The encoding and decoding in Python is the conversion between Unicode and Str. Encoding is Unicode-STR, instead, decoding is str---Unicode. The rest of the problem is deciding when to encode or decode. The "code indication" at the beginning of the file, which is the #-*-coding:-*-this statement. The Python default script file is UTF-8 encoded and is corrected with a "coded indication" when there are characters in the file that are not UTF-8 encoded in the range. About Sys.defaultencoding, this is used when decoding does not explicitly indicate the decoding method. For example, I have the following code: #! /usr/bin/env python #-*-coding:utf-8-*-s = ' Chinese ' # Note here that STR is of type STR instead of Unicode s.encode (' GB18030 ') This code will re-encode s to The GB18030 format, which is the conversion of Unicode-Str. Because s itself is the STR type, Python will automatically decode s to Unicode first and then encode it into GB18030. Because decoding is done automatically by Python, and we do not specify the decoding method, Python uses the sys.defaultencoding to decode it in the way indicated. In many cases sys.defaultencoding is anscii, and if S is not the type it will go wrong. In the above case, my sys.defaultencoding is Anscii, and the encoding method of S and the file encoding method is consistent, is UTF8, so error: Unicodedecodeerror: ' ASCII ' codec can ' t decod e byte 0xe4 in position 0:ordinal No in range (128) for this situation, we have two ways to correct the error: One is to explicitly indicate the encoding of S and #!  /usr/bin/env python #-*-coding:utf-8-*-s = ' Chinese ' s.decode (' utf-8 '). Encode (' GB18030 ') the second is to change the way sys.defaultencoding is encoded for the file #! /usr/bin/env Python #-*-Coding:Utf-8-*-Import sys reload (SYS) # Python2.5 This method is removed after initialization, we need to reload sys.setdefaultencoding (' sys.setdefaultencoding ' After reading str = ' Chinese ' str.encode (' gb18030 '), change it to print "<P>ADDR:", form["addr"].value.decode (' gb2312 '). Encode (' Utf-8 ' ') successfully passed.

But this way is awkward, or as far as possible to control the code, clear the encoding format, his writing is also practical.

Personal Summary

In the actual programming process, it is best to unify the encoding format within the code, such as Unicode, because it does not take into account the problem of coding. To the storage type (Utf-8, GBK) when displaying or outputting.

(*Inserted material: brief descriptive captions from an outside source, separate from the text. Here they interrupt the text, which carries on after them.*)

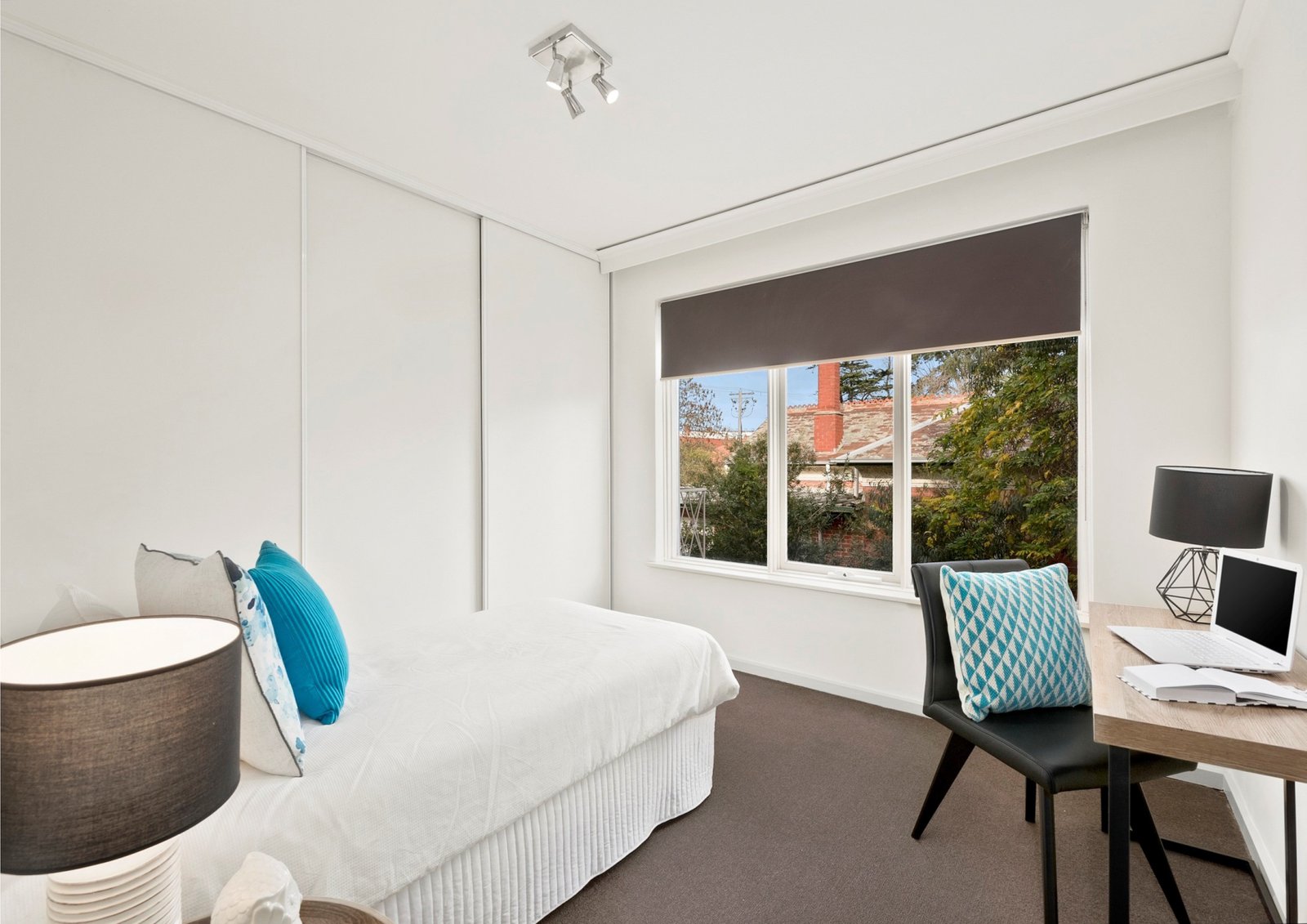 Real Estate and Property in 3/5 St George Road, Elsternwick, VIC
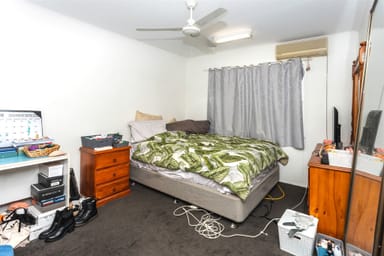 Property 28 McCarthy Road, AVENELL HEIGHTS QLD 4670 IMAGE 0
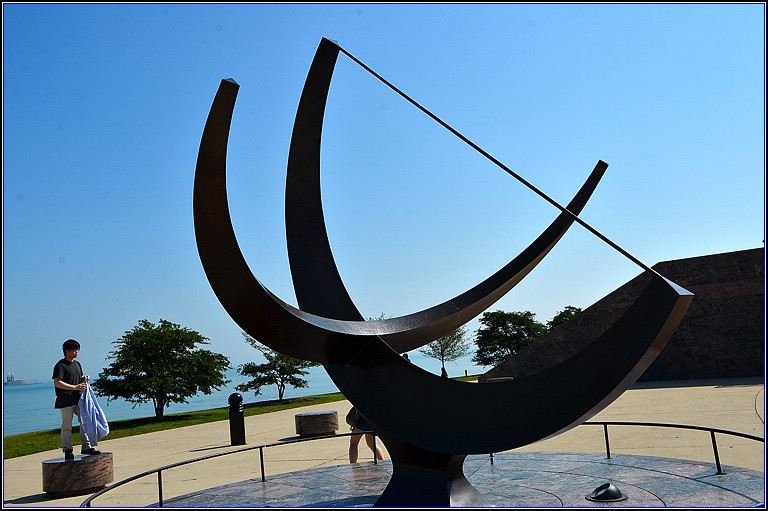 DSC_2295.jpg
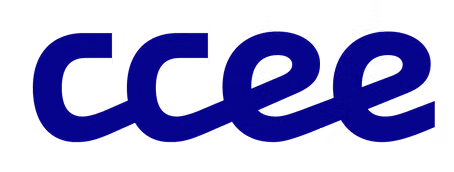 CCEE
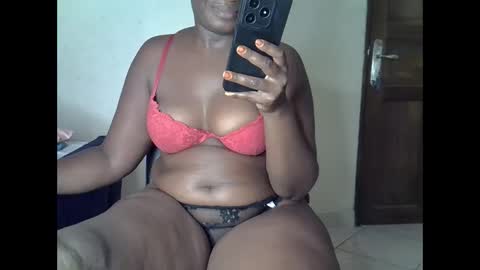 Snapshot of sweetrenne chatting on 04-04-26, 11:46 sweetrenne online show from 04-04-26, 11:46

The above for the recent development of Python code in the process encountered some problems and summary, if there is anything wrong, please reply to the Exchange in a timely manner, thank you.

Python2 Coding Summary

Contact Us

The content source of this page is from Internet, which doesn't represent Alibaba Cloud's opinion; products and services mentioned on that page don't have any relationship with Alibaba Cloud. If the content of the page makes you feel confusing, please write us an email, we will handle the problem within 5 days after receiving your email.

If you find any instances of plagiarism from the community, please send an email to: info-contact@alibabacloud.com and provide relevant evidence. A staff member will contact you within 5 working days.

A Free Trial That Lets You Build Big!

Start building with 50+ products and up to 12 months usage for Elastic Compute Service

  • Sales Support

    1 on 1 presale consultation

  • After-Sales Support

    24/7 Technical Support 6 Free Tickets per Quarter Faster Response

  • Alibaba Cloud offers highly flexible support services tailored to meet your exact needs.